University of California at Santa Cruz 
If you get in the dorms you live on the trails. 
Not a college town but the location is second to none


----------



## tcapri87 (Jan 17, 2009)

West Virginia or PSU


----------



## pyrotyro (Mar 27, 2011)

Another vote for Fort Lewis at Durango, CO (the biking capital anyways )

They have a very competitive mountain biking team (i think the top in the nation)

Im switching back... and yes biking may have something to do with that. Joining the team in the fall


----------



## JonathanGennick (Sep 15, 2006)

Northern Michigan University has good trails in riding distance from campus.


----------



## blo0dlu5t (Mar 23, 2011)

I'm surprised that no one has said it yet, but Austin, TX is a really great scene as far as music and bike culture. Healthy mix of roadies, mounties, and hipsters. Far enough south to enjoy riding practically year round, and tons of great trails. Not shooting down anyone else's ideas, definitely keeping them in mind next time I travel though.


----------



## JonathanGennick (Sep 15, 2006)

Hopping_Rocks said:


> No don't go to Northern, go to Michigan Tech! They own the bike trails within riding distance from campus, and there are other great trails within driving distance from Houghton.


I should have thought to mention Michigan Tech. I hear only good things about their trails. I really need to make a pilgrimage up there some weekend.


----------

.....

- WHAT TO WORK ON -
Answer these questions from the forum thread about colleges for mountain biking.
(a) Which school is named as being in Durango, CO?
(b) Which three groups make up the mix of riders described in Austin, TX?
(c) Which university is said to own the bike trails within riding distance from campus?
The material that follows this thread was taken from a separate source.

- SOURCE DATA -
.....

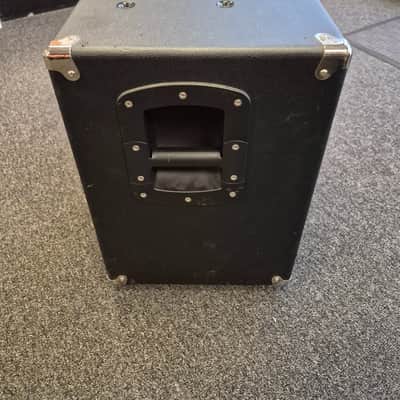Fender Rumble 115 1x15" Bass Speaker Cabinet image 6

.....

- RESPONSE TO THE EXERCISE -
(a) Fort Lewis
(b) Roadies, mounties, and hipsters
(c) Michigan Tech